The construction worker had control over the bricks and was supposed to keep them contained and secured while working on the building’s facade.
The area beneath the work zone was not blocked or marked, so the pedestrian wasn’t warned to avoid walking there.
|The brick fell while a worker was making a repair.
He was the sole person working on the building at the time when the brick fell, so no other person could have caused that to happen.
The pedestrian was only walking down the sidewalk. They couldn’t have done anything to cause the brick to fall.
Res ipsa loquitur shifts the burden of proof in a lawsuit
In a personal injury (civil) lawsuit, the burden is typically on the plaintiff to prove by a preponderance of the evidence. That means the plaintiff must demonstrate that there’s greater than a 50% chance that the injury happened because of the defendant’s negligence.
If the plaintiff’s lawyer successfully invokes the doctrine of res ipsa, the burden shifts to the defendant to prove that they were not negligent.
The effect of this shift is that instead of the plaintiff proving that they were injured because of the defendant’s negligence, there can be co-defendants making a case for why one defendant is more liable than the others.
Here’s how it might affect the examples above:
The court has determined that in the case of the sponge left behind during surgery, res ipsa loquitur — the thing speaks for itself. There’s no defense to the claim that the sponge being left behind was negligent, it caused harm to the plaintiff, and the plaintiff couldn’t have avoided the situation.
But, the doctor could say it was the nurse’s job to remove the sponges. The nurse could say it’s the surgical assistant’s job to count all of the instruments and supplies before closing the incision. Really, anyone in the room could face liability, and it could ultimately be the hospital’s responsibility for its employees.
In the example with the falling brick, it’s a similar analysis. The scenario assumes the construction worker is the sole responsible party. In reality, there could be questions about whether there’s liability on the worker’s employer, the construction supervisor, the building management, and others.
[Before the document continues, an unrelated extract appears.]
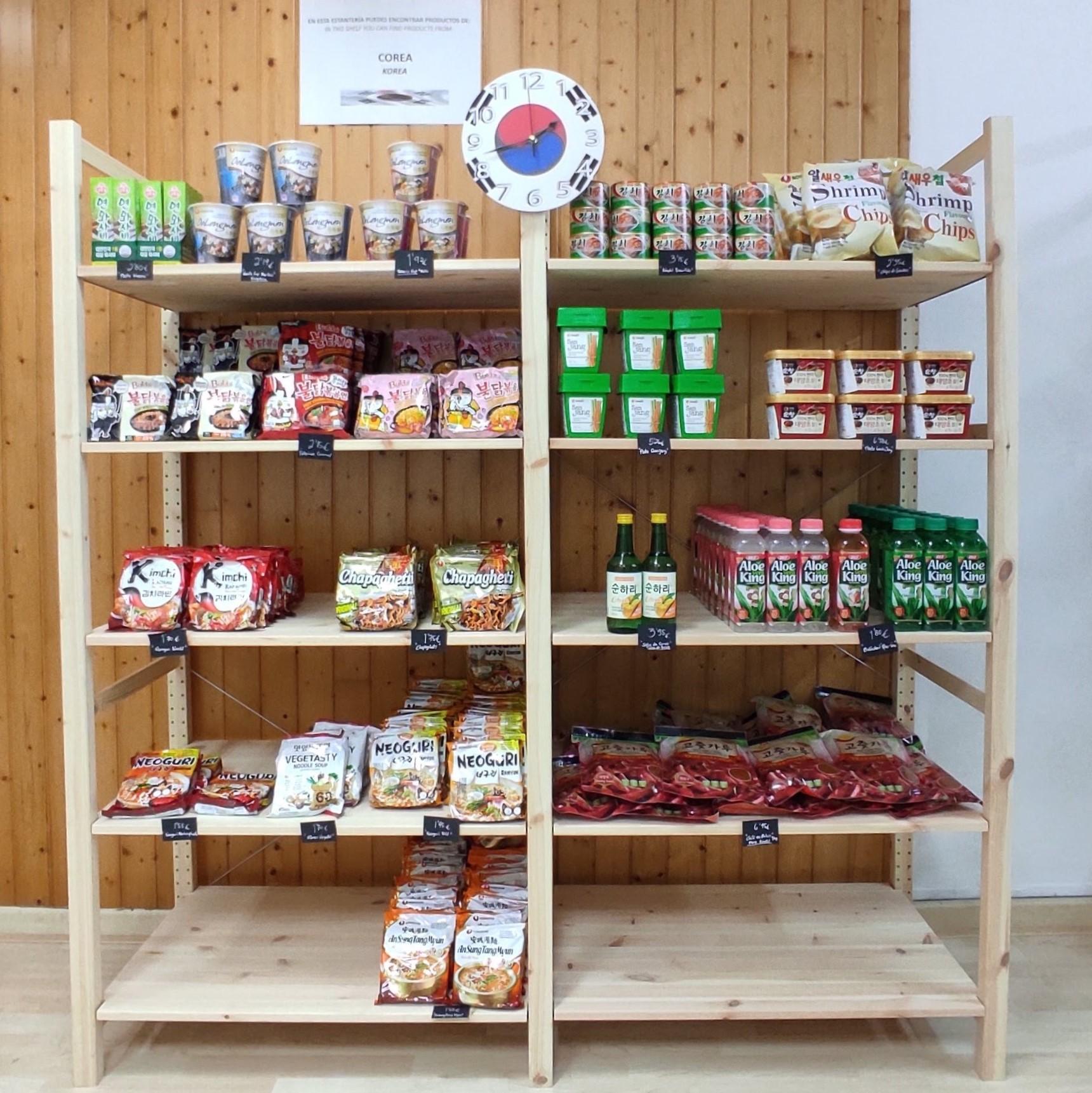 Estanterías de comida coreana en A Coruña.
But the fact that the plaintiff’s injury was caused by the falling brick and that there was negligence because the brick fell could fall under the doctrine of res ipsa.
Evidence law and res ipsa loquitur
Every legal case is decided because of the evidence presented.
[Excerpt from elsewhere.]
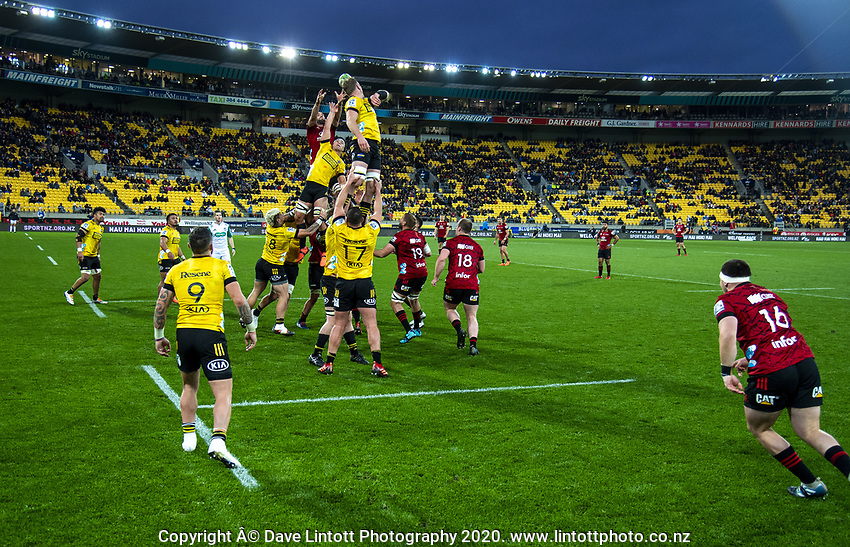 Sam Whitelock takes lineout ball for the Crusaders during the Super Rugby Aotearoa match between the Hurricanes and Crusaders at Sky Stadium in Wellington, New Zealand on Saturday, 21 June 2020. Photo: Dave Lintott / lintottphoto.co.nz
Sometimes, there’s direct evidence, which demonstrates that the negligence caused the plaintiff’s injury. This might be testimony from a witness about what they saw, heard, or otherwise observed. It can also be physical evidence, like the presence of the sponge in the patient’s body after surgery.
Circumstantial evidence is when there are facts that point to a logical conclusion but that don’t specifically demonstrate negligence. Circumstantial evidence might help a lawyer make a res ipsa loquitur argument because it can allow the judge or jury to infer negligence based on a combination of facts and circumstances.
Defenses to the res ipsa loquitur argument
If a plaintiff’s lawyer can successfully invoke res ipsa loquitur, that doesn’t mean the case is automatically won. A defense lawyer might be able to shift the burden of proof back to the plaintiff and absolve the defendant of responsibility.
Or a defendant might use the Act of God defense. An Act of God would be something that’s naturally occurring — for instance, if the injury was because the plaintiff was hit by an object that fell from a window, it could be argued that it was because of a strong gust of wind and not because of the defendant’s negligence.
If the defendant can successfully argue that the plaintiff somehow contributed to their own injury, then res ipsa loquitur would not apply.
If you were injured because of someone’s negligence, you deserve compensation for your expenses. Although every lawyer should know the concept of res ipsa loquitur, it can be a difficult argument to make in a courtroom. A skilled lawyer will evaluate every aspect of your claim and formulate the best possible case to win your lawsuit.